What you should do> Report all lines of the records that contain "rightm".

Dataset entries
# # # # #

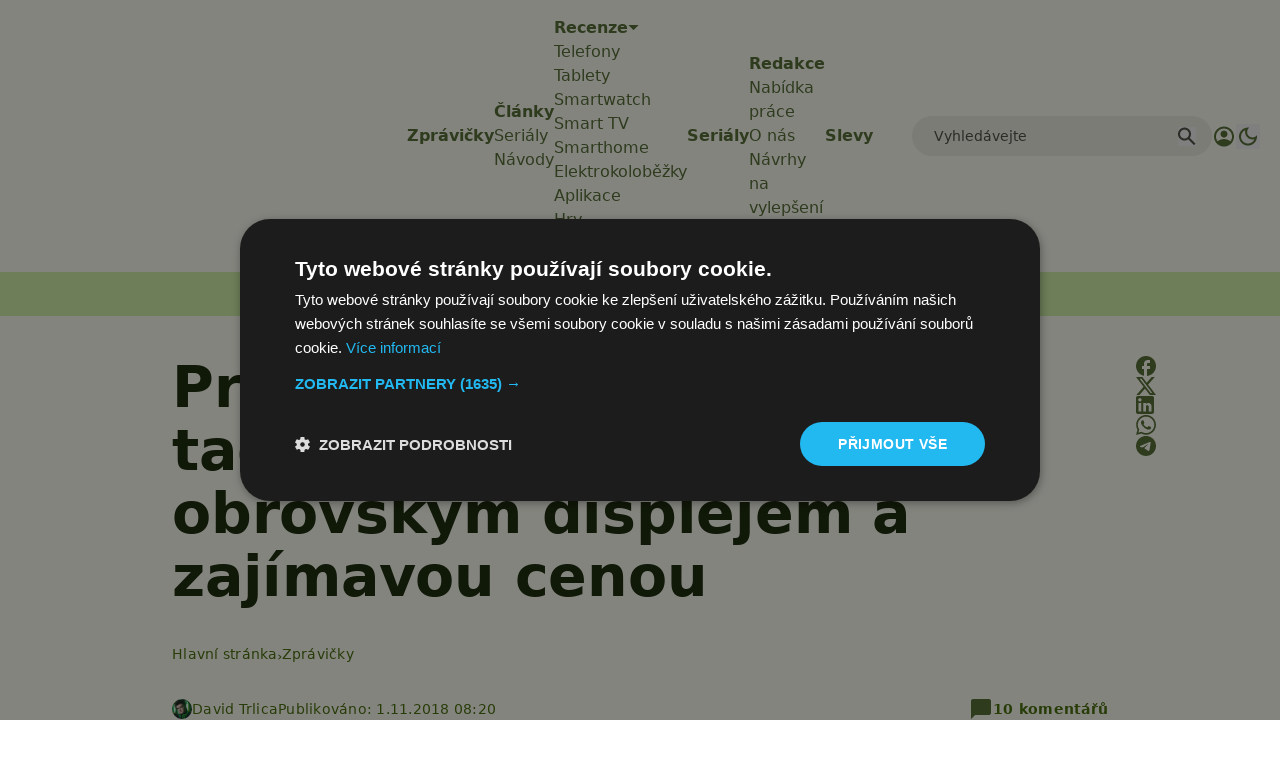

--- FILE ---
content_type: text/html; charset=utf-8
request_url: https://www.google.com/recaptcha/api2/aframe
body_size: 267
content:
<!DOCTYPE HTML><html><head><meta http-equiv="content-type" content="text/html; charset=UTF-8"></head><body><script nonce="aPBidK5WPEUOO6paYQ3UcA">/** Anti-fraud and anti-abuse applications only. See google.com/recaptcha */ try{var clients={'sodar':'https://pagead2.googlesyndication.com/pagead/sodar?'};window.addEventListener("message",function(a){try{if(a.source===window.parent){var b=JSON.parse(a.data);var c=clients[b['id']];if(c){var d=document.createElement('img');d.src=c+b['params']+'&rc='+(localStorage.getItem("rc::a")?sessionStorage.getItem("rc::b"):"");window.document.body.appendChild(d);sessionStorage.setItem("rc::e",parseInt(sessionStorage.getItem("rc::e")||0)+1);localStorage.setItem("rc::h",'1768582200566');}}}catch(b){}});window.parent.postMessage("_grecaptcha_ready", "*");}catch(b){}</script></body></html>

--- FILE ---
content_type: text/javascript
request_url: https://app.prijmout-cookies.cz/api/get_ip_script
body_size: -152
content:
var lynt_country = 'US'; var lynt_ip = '3.134.117.230';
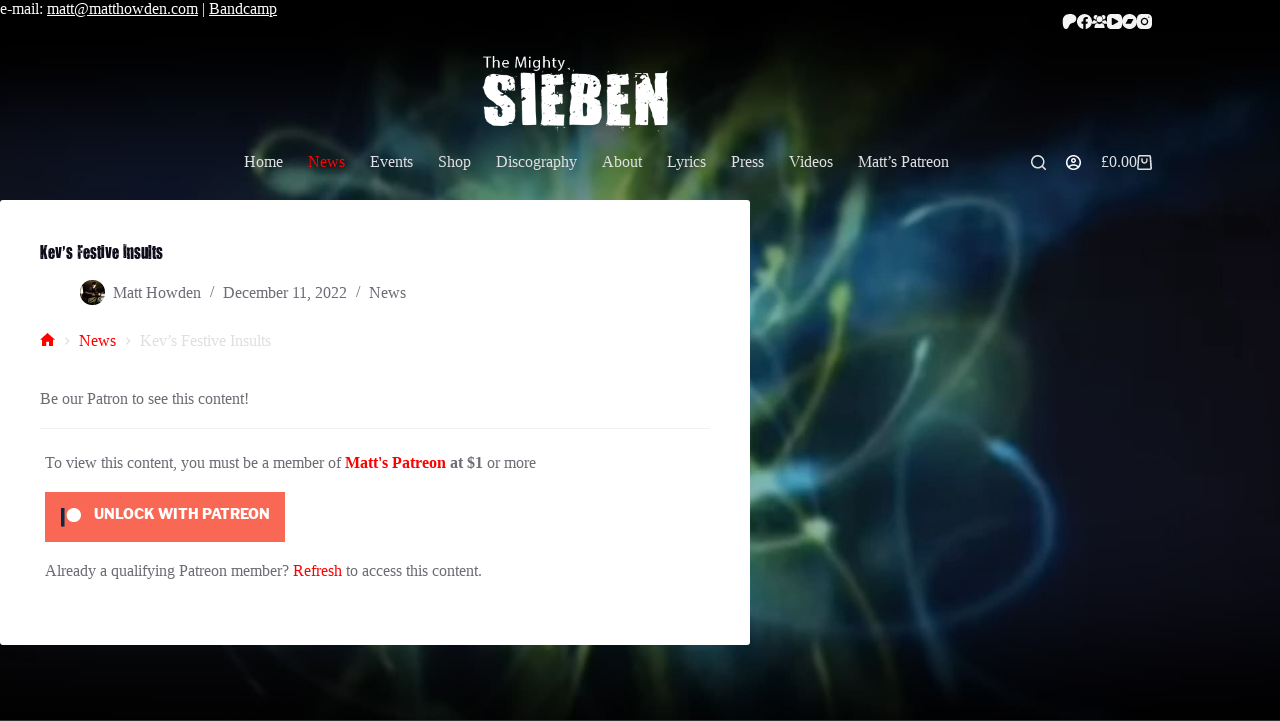

--- FILE ---
content_type: text/css; charset=utf-8
request_url: https://matthowden.com/wp-content/themes/matt-howden/style.css?ver=1.1
body_size: -153
content:
/*
Theme Name: Matt Howden
Theme URI: 
Description: Child of Blocksy
Author: Ziva
Author URI: 
Template: blocksy
Version: 1.1
*/

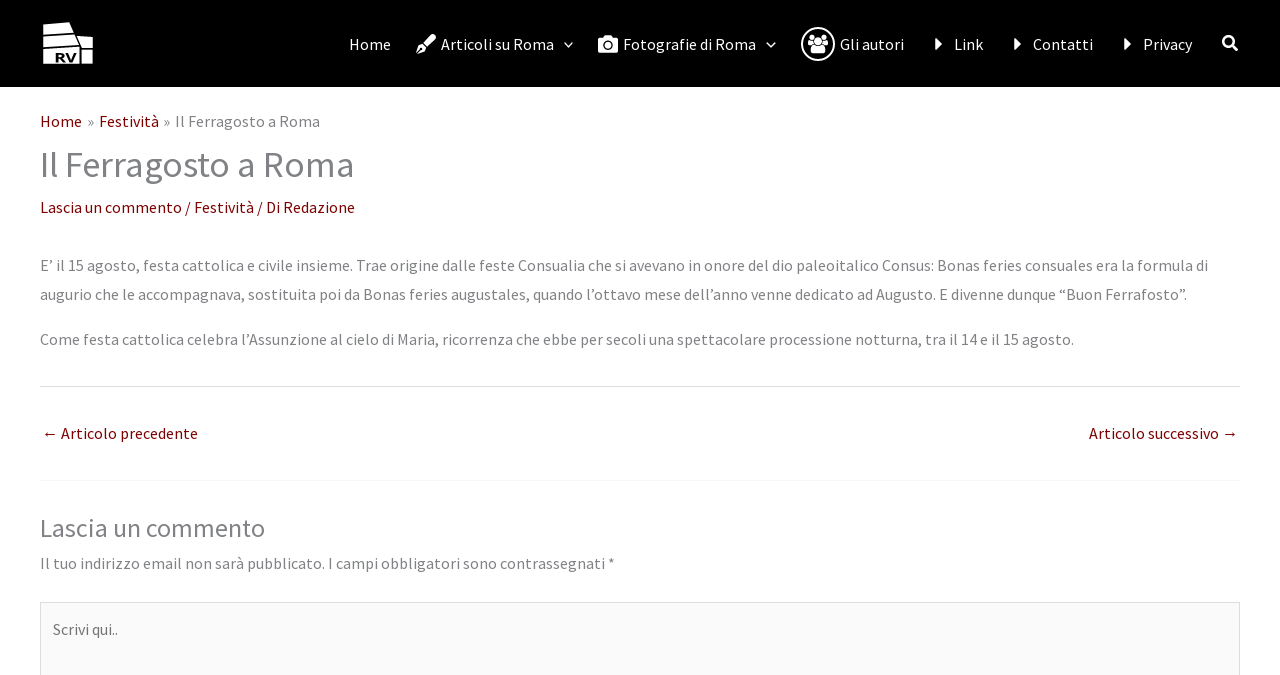

--- FILE ---
content_type: image/svg+xml
request_url: https://www.romavissuta.it/wp-content/uploads/2023/11/romavissuta-logo.svg
body_size: 1629
content:
<?xml version="1.0" encoding="utf-8"?>
<!-- Generator: Adobe Illustrator 16.0.0, SVG Export Plug-In . SVG Version: 6.00 Build 0)  -->
<!DOCTYPE svg PUBLIC "-//W3C//DTD SVG 1.1//EN" "http://www.w3.org/Graphics/SVG/1.1/DTD/svg11.dtd">
<svg version="1.1" xmlns="http://www.w3.org/2000/svg" xmlns:xlink="http://www.w3.org/1999/xlink" x="0px" y="0px" width="800px"
	 height="800px" viewBox="0 0 800 800" enable-background="new 0 0 800 800" xml:space="preserve">
<g id="Layer_1">
	<g>
		<polygon fill="#FFFFFF" points="609,464 768,464 768,305.5 532.75,289.25 		"/>
		<rect x="605" y="490" fill="#FFFFFF" width="160" height="203"/>
	</g>
	<polygon fill="#FFFFFF" points="501.789,268.624 47,298.004 47,456.307 568.45,422.61 	"/>
	<polygon fill="#FFFFFF" points="491.643,245.229 424.625,91 47,122.5 47,273.954 	"/>
</g>
<g id="Layer_3">
	<g>
		<path fill="#FFFFFF" d="M309.263,566.808C303.12,564.08,293.646,563,280.842,563H268v37h13.632c13.158,0,22.586-2,28.289-5.174
			c5.699-3.172,8.553-7.933,8.553-14.152C318.474,574.201,315.402,569.538,309.263,566.808z"/>
		<path fill="#FFFFFF" d="M47,480.358V693h528V446.23L47,480.358z M334.79,675l-44.737-52H268v52h-40V539h55.737
			c25.612,0,44.515,3.275,56.711,10.002c12.191,6.729,18.289,16.897,18.289,30.604c0,6.22-1.624,11.624-4.869,16.255
			c-3.248,4.635-7.545,8.555-12.895,11.791c-5.354,3.236-11.098,5.993-17.237,8.021L379,675H334.79z M471.688,675h-41.631
			l-61.059-136h38.603l33.811,80.818c0.502,1.398,1.427,3.924,2.774,7.666c1.345,3.745,2.688,7.658,4.036,11.781
			c1.345,4.126,2.271,7.573,2.776,10.363c0.505-2.79,1.388-6.254,2.648-10.38c1.262-4.123,2.523-8.061,3.785-11.806
			c1.262-3.742,2.228-6.226,2.902-7.623L494.396,539h38.603L471.688,675z"/>
	</g>
</g>
</svg>
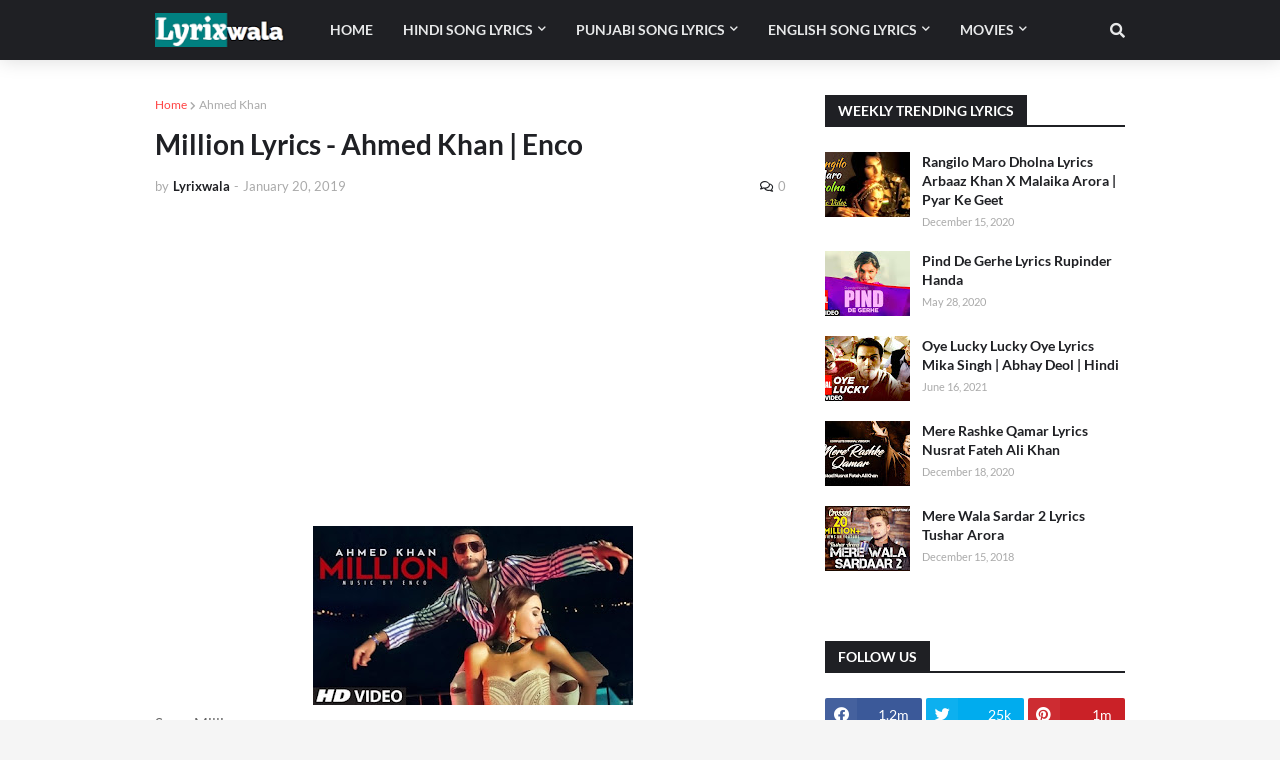

--- FILE ---
content_type: text/html; charset=utf-8
request_url: https://www.google.com/recaptcha/api2/aframe
body_size: 268
content:
<!DOCTYPE HTML><html><head><meta http-equiv="content-type" content="text/html; charset=UTF-8"></head><body><script nonce="CIgBLltG8et-z9cXsMqf3A">/** Anti-fraud and anti-abuse applications only. See google.com/recaptcha */ try{var clients={'sodar':'https://pagead2.googlesyndication.com/pagead/sodar?'};window.addEventListener("message",function(a){try{if(a.source===window.parent){var b=JSON.parse(a.data);var c=clients[b['id']];if(c){var d=document.createElement('img');d.src=c+b['params']+'&rc='+(localStorage.getItem("rc::a")?sessionStorage.getItem("rc::b"):"");window.document.body.appendChild(d);sessionStorage.setItem("rc::e",parseInt(sessionStorage.getItem("rc::e")||0)+1);localStorage.setItem("rc::h",'1768744199462');}}}catch(b){}});window.parent.postMessage("_grecaptcha_ready", "*");}catch(b){}</script></body></html>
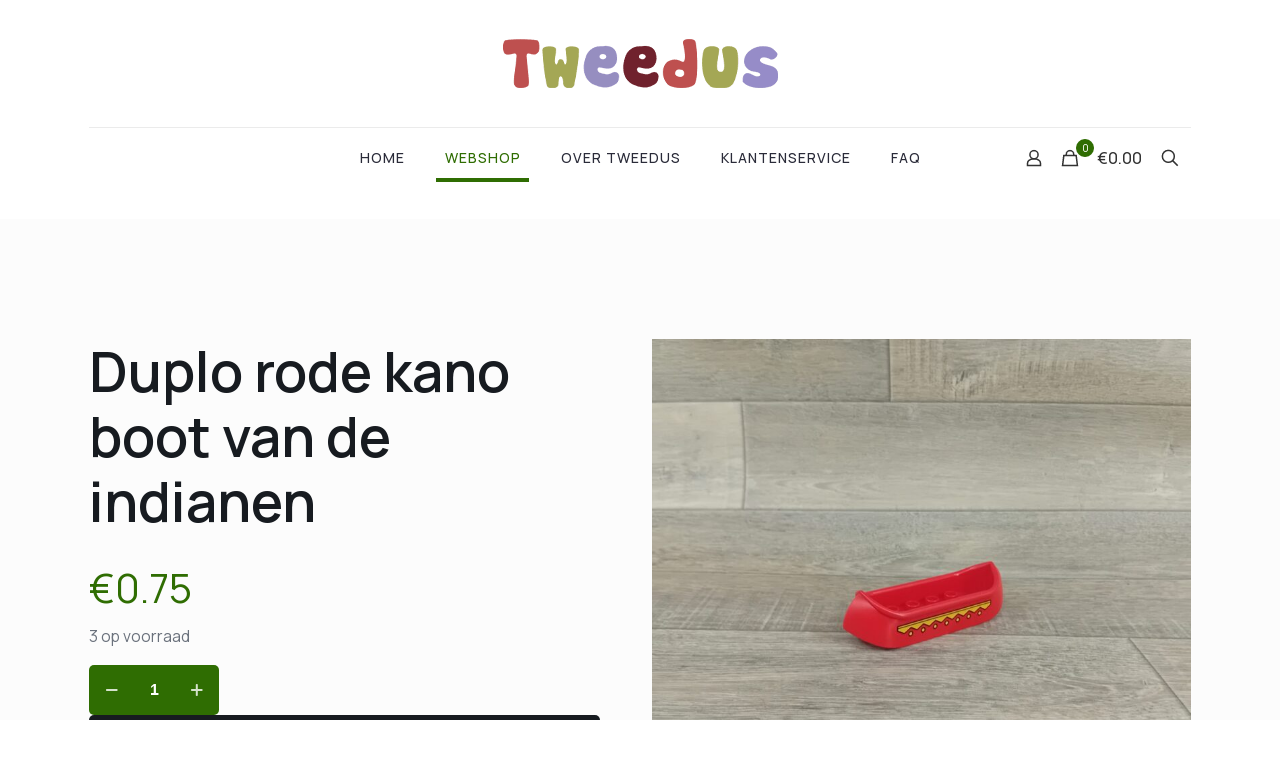

--- FILE ---
content_type: text/css
request_url: https://www.tweedus.nl/wp-content/plugins/wp-waconnect/waconnect.css?ver=6.9
body_size: 725
content:
.wa-button{
    background-color: #3be17f;
    color: #fff !important;
    border-radius: 5px;
    padding: 10px 14px;
    text-transform: uppercase;
    font-size: 13px;
    line-height: 20px;
    letter-spacing: 0.02em;
    font-weight: 600;
    white-space: nowrap;
    display: inline-block;
    font-family: -apple-system, BlinkMacSystemFont, "Segoe UI", Roboto, Oxygen, Ubuntu, Cantarell, "Open Sans", "Helvetica Neue", sans-serif;
    margin-bottom:15px;
}
.wa-button-popup{
    margin: 0 auto;
    display: block;
    width: 80%;
    text-align: center;
}
.wa-join.wa-center{
    text-align: center;
}
.wa-join h4{
    padding-bottom:10px;
}
.whatsapp-icon{
    width: 128px;
    height: 128px;
    display: block;
    background-position: 50% 50%;
    background-repeat: no-repeat;
    -webkit-background-size: cover;
    background-size: cover;
}
.wac-sticky{
      width: 55px;
  height: 55px;
  border-radius: 0;
    background-color: #45a147;
    color: #fff !important;
    position: fixed;
    z-index: 9999999;
  box-shadow:0 2px 2px 0 rgba(0,0,0,0.14), 0 1px 5px 0 rgba(0,0,0,0.12), 0 3px 1px -2px rgba(0,0,0,0.2);
  cursor: pointer;
}
.wac-stickytext{
    width: 320px;
    max-width: 500px;
    height: 40px;
    line-height: 40px;
    background-color: #45a147;
    position: fixed;
    right:30px;
    bottom:0;
    z-index: 99999;
    color: white;
    text-align: left;
    padding-left:10px;
    font-size:15px;
    -webkit-border-top-left-radius: 3px;
    -webkit-border-top-right-radius: 3px;
    -moz-border-top-left-radius: 3px;
    -moz-border-top-right-radius: 3px;
    border-top-left-radius: 3px;
    border-top-right-radius: 3px;
}
.wac-stickytext:hover,.wac-stickytext:visited{
    color:white;
    cursor: pointer;
}
.wac-stickytext .wac-wa{
    height: 22px;
    padding: 0;
    text-align: right;
    margin: 10px 0;
    float: right;
    display: inline-block;
}
.wac-floating{
  width: 55px;
  height: 55px;
  border-radius: 50%;
    background-color: #45a147;
    color: #fff !important;
    position: fixed;
    z-index: 9999999;
  box-shadow:0 2px 2px 0 rgba(0,0,0,0.14), 0 1px 5px 0 rgba(0,0,0,0.12), 0 3px 1px -2px rgba(0,0,0,0.2);
  cursor: pointer;
}
.wac-floating:hover,.wac-sticky:hover{
    background-color: #86c288;
}
.wac-wa{
    background:url("images/wa.png");
    width:35px;
    height: 35px;
    background-size: contain;
    margin:9px auto;
    background-repeat: no-repeat;
}
.wac-sticky.wac-leftm{
    left:0em;
    top:50%;
    border-radius: 0 20% 20% 0;
}
.wac-sticky.wac-rightm{
    right:0;
    top:50%;
    border-radius: 20% 0 0 20%;
}
.wac-sticky.wac-bottomr{
    right:1em;
    bottom:0;
    border-radius: 20% 20% 0 0;
}
.wac-sticky.wac-bottoml{
    left:1em;
    bottom:0;
    border-radius: 20% 20% 0 0;
}
.wac-sticky.wac-topl{
    top:0em;
    left:1em;
    border-radius: 0 0 20% 20%;
}
.wac-sticky.wac-topr{
    top:0;
    right:1em;
    border-radius: 0 0 20% 20%;
}

.wac-floating.wac-leftm{
    left:2em;
    top:50%;
}
.wac-floating.wac-rightm{
    right:2em;
    top:50%;
}
.wac-floating.wac-bottomr{
    right:1em;
    bottom:2em;
}
.wac-floating.wac-bottoml{
    left:1em;
    bottom:2em;
}
.wac-floating.wac-topl{
    top:2em;
    left:1em;
}
.wac-floating.wac-topr{
    top:2em;
    right:1em;
}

# # # # #

Written answer>
.wac-sticky.wac-rightm{
.wac-floating.wac-rightm{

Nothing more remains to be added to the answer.